MENSAGEM GABGOV/MS Nº 28, DE 29 DE JULHO DE 2020.

Veto Parcial: Cria, no cadastro dos programas sociais vigentes no Estado de Mato Grosso do Sul, o registro de informações sobre violência doméstica sofrida pela mulher cadastrada, e dá outras providências.

Publicada no Diário Oficial nº 10.239, de 30 de julho de 2020, páginas 2 e 3.
REF: Lei nº 5.548, de 29 de julho de 2020.

Senhor Presidente,

Nos termos do § 1º do art. 70 e do inciso VIII do art. 89, ambos da Constituição Estadual, comunico a essa augusta Assembleia Legislativa, por intermédio de Vossa Excelência, que decidi vetar, parcialmente, o Projeto de Lei que “Cria, no cadastro dos programas sociais vigentes no Estado de Mato Grosso do Sul, o registro de informações sobre violência doméstica sofrida pela mulher cadastrada, e dá outras providências”, pelas razões que, respeitosamente, peço vênia para expor:
RAZÕES DO VETO:

Pretendeu o ilustre Deputado Professor Rinaldo, autor do Projeto de Lei, criar, no cadastro de programas sociais vigentes no Estado de Mato Grosso do Sul, o registro de informações sobre violência doméstica sofrida pela mulher cadastrada.

Analisando o projeto de lei, com a preocupação de respeitar o ordenamento jurídico e resguardar o interesse público, entendi, por bem, vetar o art. 2º, abaixo transcrito:

Art. 2º O registro de informações sobre a mulher em situação de violência doméstica realizado no cadastro dos programas sociais vigentes no Estado de Mato Grosso do Sul terá como base as informações oficiais obtidas junto à Delegacia de Violência Contra à Mulher e por meio de certidão criminal obtida no site do Poder Judiciário, em nome do agressor.

Inicialmente, sob o ângulo formal, cumpre destacar que a Lei Federal nº 11.340, de 7 de agosto de 2006 (Lei Maria da Penha), estabelece medidas com a finalidade de coibir, prevenir e erradicar a violência doméstica e familiar contra a mulher.

Nesse sentido, cabe salientar, que a referida Lei garante às mulheres as condições para o exercício efetivo dos direitos à vida, à segurança, à saúde, à alimentação, à educação, à cultura, à moradia, ao acesso à justiça, ao esporte, ao lazer, ao trabalho, à cidadania, à liberdade, à dignidade, ao respeito e à convivência familiar e comunitária. Prevê, ainda, que o Poder Público desenvolverá políticas que visem a garantir os direitos humanos das mulheres no âmbito das relações domésticas e familiares no sentido de resguardá-las de toda forma de negligência, discriminação, exploração, violência, crueldade e opressão, determinando a criação de condições necessárias para o efetivo exercício de seus direitos (art. 3º, §§ 1º e 2º).

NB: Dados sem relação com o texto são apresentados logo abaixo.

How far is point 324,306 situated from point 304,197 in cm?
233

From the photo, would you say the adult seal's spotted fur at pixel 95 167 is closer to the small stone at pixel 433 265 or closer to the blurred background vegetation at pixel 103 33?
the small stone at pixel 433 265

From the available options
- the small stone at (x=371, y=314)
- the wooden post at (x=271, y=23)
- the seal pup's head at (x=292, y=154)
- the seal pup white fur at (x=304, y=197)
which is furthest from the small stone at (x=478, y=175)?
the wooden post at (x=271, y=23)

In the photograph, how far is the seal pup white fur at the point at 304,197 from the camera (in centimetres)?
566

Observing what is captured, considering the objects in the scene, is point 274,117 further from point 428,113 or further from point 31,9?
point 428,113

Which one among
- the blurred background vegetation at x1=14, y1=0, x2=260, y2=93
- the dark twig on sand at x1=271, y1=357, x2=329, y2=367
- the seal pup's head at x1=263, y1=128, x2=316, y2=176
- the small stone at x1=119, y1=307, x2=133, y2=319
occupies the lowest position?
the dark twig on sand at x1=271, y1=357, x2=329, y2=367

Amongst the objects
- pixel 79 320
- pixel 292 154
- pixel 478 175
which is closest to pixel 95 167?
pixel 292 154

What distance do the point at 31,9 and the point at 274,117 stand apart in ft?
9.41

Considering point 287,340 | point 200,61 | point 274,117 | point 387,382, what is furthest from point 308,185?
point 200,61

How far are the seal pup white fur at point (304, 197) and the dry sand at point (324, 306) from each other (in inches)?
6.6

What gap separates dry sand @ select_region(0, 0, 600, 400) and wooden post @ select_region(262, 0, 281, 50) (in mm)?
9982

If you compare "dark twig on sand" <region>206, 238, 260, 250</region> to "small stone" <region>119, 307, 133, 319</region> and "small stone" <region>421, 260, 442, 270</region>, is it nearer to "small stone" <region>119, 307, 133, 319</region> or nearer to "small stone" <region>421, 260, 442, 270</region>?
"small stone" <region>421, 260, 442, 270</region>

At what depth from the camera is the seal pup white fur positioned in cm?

O art. 9º da Lei Federal nº 11.340, de 2006, estabelece que a assistência à mulher em situação de violência doméstica e familiar será prestada de forma articulada e conforme os princípios e as diretrizes previstos na Lei Orgânica da Assistência Social, no Sistema Único de Saúde, no Sistema Único de Segurança Pública, entre outras normas e políticas públicas de proteção, e emergencialmente quando for o caso.

Dentre as políticas de proteção, a Lei Maria da Penha consagrou a inclusão da mulher em situação de violência doméstica e familiar no cadastro de programas assistenciais do governo federal, estadual e municipal (art. 9º, § 1º).

No que se refere ao sigilo de informações cadastrais, a mencionada Lei determina que serão sigilosos os dados da ofendida e de seus dependentes matriculados ou transferidos e o acesso às informações será reservado ao juiz, ao Ministério Público e aos órgãos competentes do Poder Público.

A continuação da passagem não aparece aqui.